D’entrée de jeu, Marcel Fontaine a tenu à souligner tout l’engagement de l’Unicef à long terme pour les enfants et les femmes, dans le cadre de ses programmes d’urgence. En collaboration avec les partenaires de l’Unicef, il s’agira de tout mettre en œuvre pour une distribution idoine des matériels de première importance.

Il s’agit notamment des moustiquaires, de l’eau, vaccination, etc, après une évaluation succincte des besoins des populations concernées. En ce qui concerne l’éducation, l’Unicef s’engage, dans la mesure du possible à encadrer, avec une priorité accordée aux plus vulnérables, les femmes et les enfants. Son expérience acquise sur différents théâtres (Syrie, Somalie…), lui permet de faire face, à toutes les situations de cas d’urgence.

Une expérience qui repose en grande partie sur son indépendance et son impartialité, qui lui confèrent ainsi la confiance nécessaire vis-à-vis des pouvoirs publics avec lesquels elle est appelée à travailler.

L’Unicef s’engage dans le cadre de ses programmes, à interpeller les bailleurs, à les convaincre afin qu’ils mettent la main à la poche. Les besoins du Cameroun sont importants, si on s’en tient aux situations dans les régions de l’Extrême-Nord, de l’Est, du Nord-Ouest et du Sud-Ouest.

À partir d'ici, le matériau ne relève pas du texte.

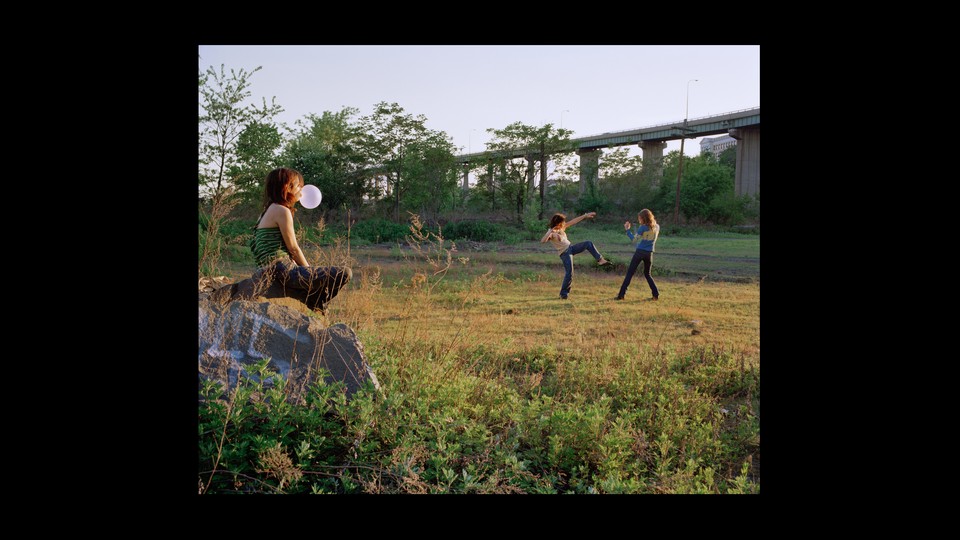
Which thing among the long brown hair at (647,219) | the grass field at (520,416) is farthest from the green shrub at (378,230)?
the grass field at (520,416)

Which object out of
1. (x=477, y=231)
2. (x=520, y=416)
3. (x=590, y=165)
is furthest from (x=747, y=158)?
(x=520, y=416)

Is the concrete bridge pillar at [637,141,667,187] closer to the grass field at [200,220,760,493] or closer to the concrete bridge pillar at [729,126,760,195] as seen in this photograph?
the concrete bridge pillar at [729,126,760,195]

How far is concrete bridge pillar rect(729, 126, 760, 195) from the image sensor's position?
21.5 meters

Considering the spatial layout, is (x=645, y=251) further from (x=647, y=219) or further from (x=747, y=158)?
(x=747, y=158)

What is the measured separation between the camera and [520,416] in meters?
3.65

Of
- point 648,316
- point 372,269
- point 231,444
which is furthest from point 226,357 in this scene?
point 372,269

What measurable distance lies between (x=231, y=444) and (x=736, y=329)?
5765 mm

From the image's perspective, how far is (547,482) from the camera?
3184mm

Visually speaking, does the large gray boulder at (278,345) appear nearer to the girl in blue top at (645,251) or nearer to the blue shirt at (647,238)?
the girl in blue top at (645,251)

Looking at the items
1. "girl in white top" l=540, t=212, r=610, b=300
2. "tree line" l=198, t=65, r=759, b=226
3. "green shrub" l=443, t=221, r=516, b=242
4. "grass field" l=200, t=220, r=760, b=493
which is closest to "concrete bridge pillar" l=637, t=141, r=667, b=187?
"tree line" l=198, t=65, r=759, b=226

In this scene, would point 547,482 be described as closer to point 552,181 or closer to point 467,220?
point 467,220

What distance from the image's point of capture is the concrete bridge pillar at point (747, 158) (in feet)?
70.7

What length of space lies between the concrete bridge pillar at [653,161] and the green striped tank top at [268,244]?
2176 centimetres

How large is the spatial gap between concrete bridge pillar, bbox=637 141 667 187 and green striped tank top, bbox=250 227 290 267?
21764 mm
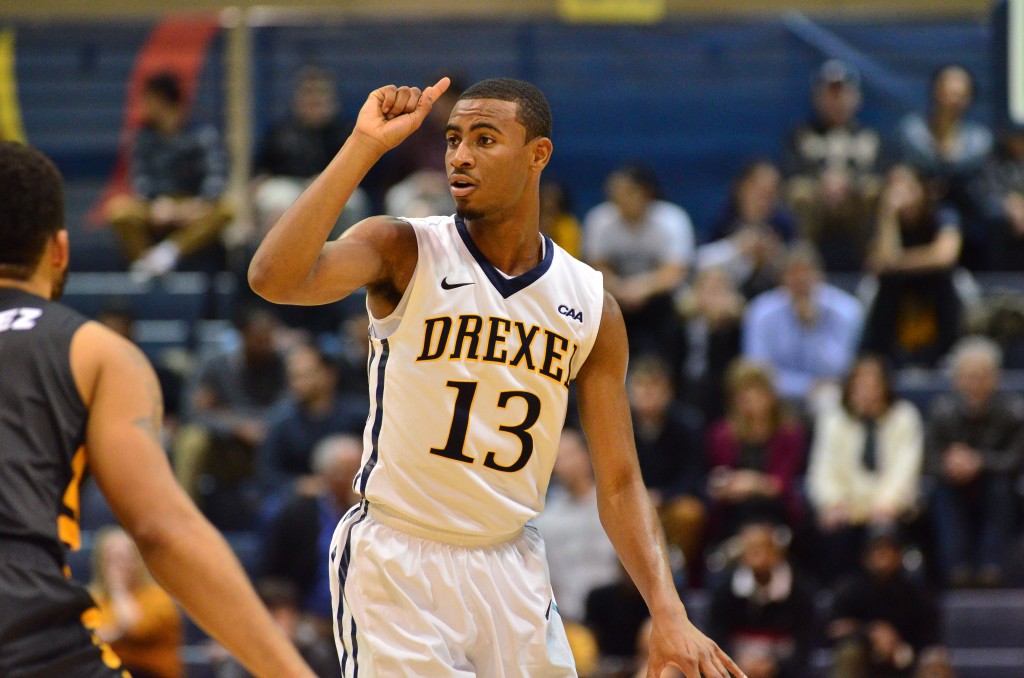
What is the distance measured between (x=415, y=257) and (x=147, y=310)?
7771mm

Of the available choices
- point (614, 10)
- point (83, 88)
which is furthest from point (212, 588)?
point (614, 10)

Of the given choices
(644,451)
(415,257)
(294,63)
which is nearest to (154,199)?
(294,63)

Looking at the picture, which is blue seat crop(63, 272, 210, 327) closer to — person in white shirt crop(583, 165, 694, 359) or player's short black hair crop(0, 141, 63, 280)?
person in white shirt crop(583, 165, 694, 359)

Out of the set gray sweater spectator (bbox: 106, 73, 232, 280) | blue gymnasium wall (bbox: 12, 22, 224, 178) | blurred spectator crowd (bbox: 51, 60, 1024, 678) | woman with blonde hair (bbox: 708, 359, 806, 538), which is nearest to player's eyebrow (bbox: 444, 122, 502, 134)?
blurred spectator crowd (bbox: 51, 60, 1024, 678)

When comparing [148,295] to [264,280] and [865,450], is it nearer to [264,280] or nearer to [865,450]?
[865,450]

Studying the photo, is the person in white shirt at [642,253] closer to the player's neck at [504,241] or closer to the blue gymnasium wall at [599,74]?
the blue gymnasium wall at [599,74]

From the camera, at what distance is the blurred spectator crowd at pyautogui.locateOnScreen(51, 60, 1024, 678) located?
9.16 m

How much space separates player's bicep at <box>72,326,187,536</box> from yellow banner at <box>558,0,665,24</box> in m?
10.1

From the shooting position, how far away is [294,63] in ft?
39.7

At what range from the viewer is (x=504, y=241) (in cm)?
448

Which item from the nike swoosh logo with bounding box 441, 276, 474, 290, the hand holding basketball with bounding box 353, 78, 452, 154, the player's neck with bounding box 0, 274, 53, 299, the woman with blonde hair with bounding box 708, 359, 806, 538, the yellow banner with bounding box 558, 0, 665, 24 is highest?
the yellow banner with bounding box 558, 0, 665, 24

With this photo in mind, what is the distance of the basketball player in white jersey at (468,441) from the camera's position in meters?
4.26

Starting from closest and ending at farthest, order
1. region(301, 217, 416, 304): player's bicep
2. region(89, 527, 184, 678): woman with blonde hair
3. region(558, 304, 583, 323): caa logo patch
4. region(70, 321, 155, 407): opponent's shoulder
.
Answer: region(70, 321, 155, 407): opponent's shoulder
region(301, 217, 416, 304): player's bicep
region(558, 304, 583, 323): caa logo patch
region(89, 527, 184, 678): woman with blonde hair

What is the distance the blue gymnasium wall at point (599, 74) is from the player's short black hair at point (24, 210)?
8.31 meters
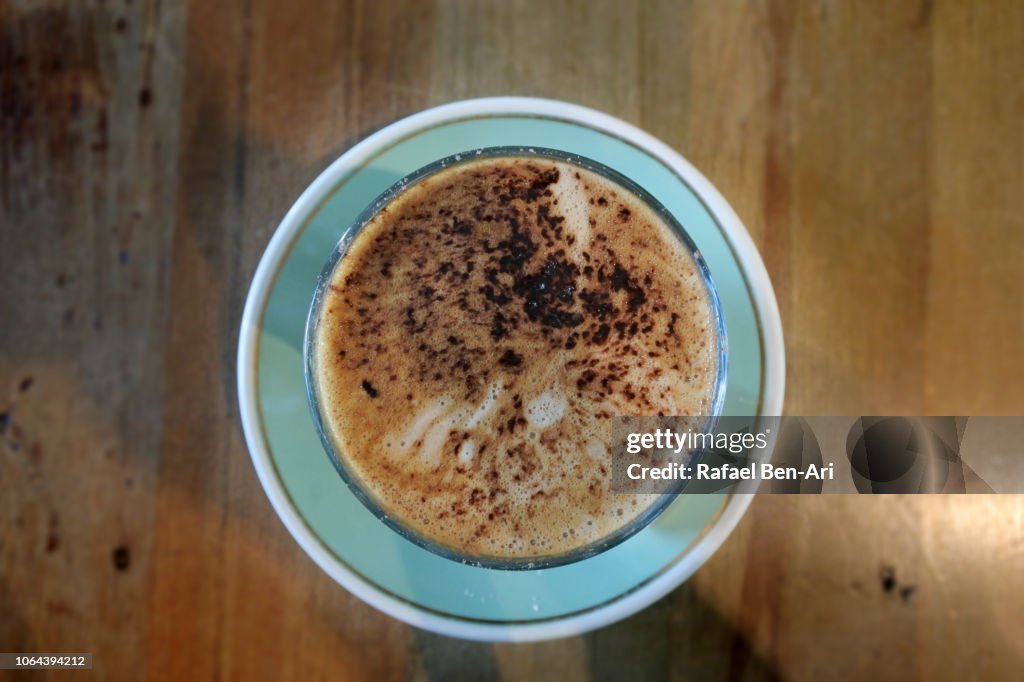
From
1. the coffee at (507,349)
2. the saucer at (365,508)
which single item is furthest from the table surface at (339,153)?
the coffee at (507,349)

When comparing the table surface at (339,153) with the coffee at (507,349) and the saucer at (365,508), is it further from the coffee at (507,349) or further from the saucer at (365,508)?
the coffee at (507,349)

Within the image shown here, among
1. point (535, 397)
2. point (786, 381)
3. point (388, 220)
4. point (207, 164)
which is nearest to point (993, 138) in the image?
point (786, 381)

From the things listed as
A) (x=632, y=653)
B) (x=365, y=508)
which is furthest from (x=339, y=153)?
(x=632, y=653)

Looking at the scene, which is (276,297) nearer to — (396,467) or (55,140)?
(396,467)

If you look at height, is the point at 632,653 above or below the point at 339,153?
below

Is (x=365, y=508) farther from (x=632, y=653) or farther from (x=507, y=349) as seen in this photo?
(x=632, y=653)

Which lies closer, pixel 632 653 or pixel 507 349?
pixel 507 349

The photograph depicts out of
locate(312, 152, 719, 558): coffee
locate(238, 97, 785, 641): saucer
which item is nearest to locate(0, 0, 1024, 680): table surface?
locate(238, 97, 785, 641): saucer
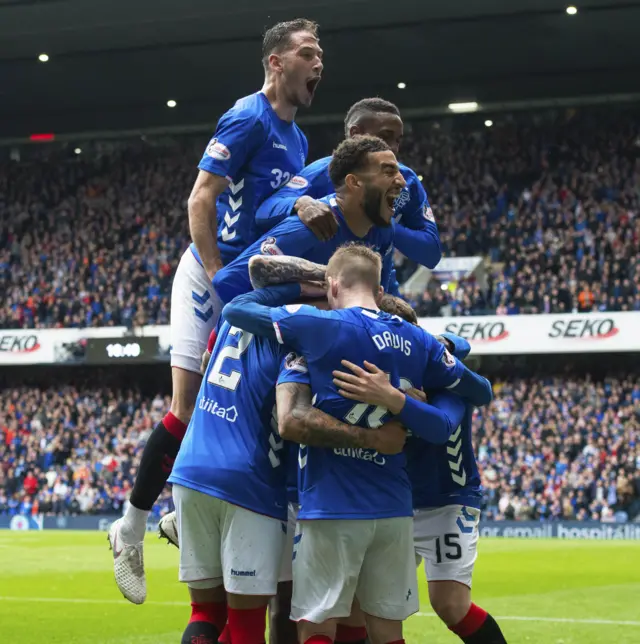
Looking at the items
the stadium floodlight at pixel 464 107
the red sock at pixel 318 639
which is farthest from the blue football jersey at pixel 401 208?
the stadium floodlight at pixel 464 107

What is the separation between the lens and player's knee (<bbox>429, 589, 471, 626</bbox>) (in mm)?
5566

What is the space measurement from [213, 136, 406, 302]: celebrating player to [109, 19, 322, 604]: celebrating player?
2.00ft

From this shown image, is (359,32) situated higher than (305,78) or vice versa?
(359,32)

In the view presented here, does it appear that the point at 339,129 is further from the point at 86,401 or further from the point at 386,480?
the point at 386,480

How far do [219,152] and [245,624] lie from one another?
2.34 metres

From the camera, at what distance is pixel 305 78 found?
596 cm

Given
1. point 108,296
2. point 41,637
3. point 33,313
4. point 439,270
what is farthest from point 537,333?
point 41,637

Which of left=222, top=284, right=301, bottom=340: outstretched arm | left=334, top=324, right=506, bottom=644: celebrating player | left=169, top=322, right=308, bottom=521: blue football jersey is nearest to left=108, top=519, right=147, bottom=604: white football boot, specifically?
left=169, top=322, right=308, bottom=521: blue football jersey

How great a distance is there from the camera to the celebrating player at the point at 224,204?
5.82m

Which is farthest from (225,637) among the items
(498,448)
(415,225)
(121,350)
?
(121,350)

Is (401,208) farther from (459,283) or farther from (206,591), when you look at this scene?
(459,283)

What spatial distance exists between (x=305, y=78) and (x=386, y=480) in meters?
2.36

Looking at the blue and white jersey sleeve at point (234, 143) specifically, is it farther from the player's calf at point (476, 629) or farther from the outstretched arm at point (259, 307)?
the player's calf at point (476, 629)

Pas question pour l’Unicef d’y aller en rangs dispersés, mais plutôt de manière coordonnée, afin de parvenir à une bonne évaluation des besoins, les déterminer afin de mettre sur pied une stratégie d’actions.

Il s’agit, ni plus ni moins, que d’être au chevet des 350 000 personnes déplacées, dont la majorité est constituée d’enfants, de manière concrète et efficace. Pour ce faire, l’accent est et sera mis sur la vaccination, la lutte contre la malnutrition, le paludisme, les violences, les violations des droits des enfants et des femmes, mais aussi l’accès à l’eau, à l’école etc. La tâche est immense, et l’Unicef entend bien être à la hauteur.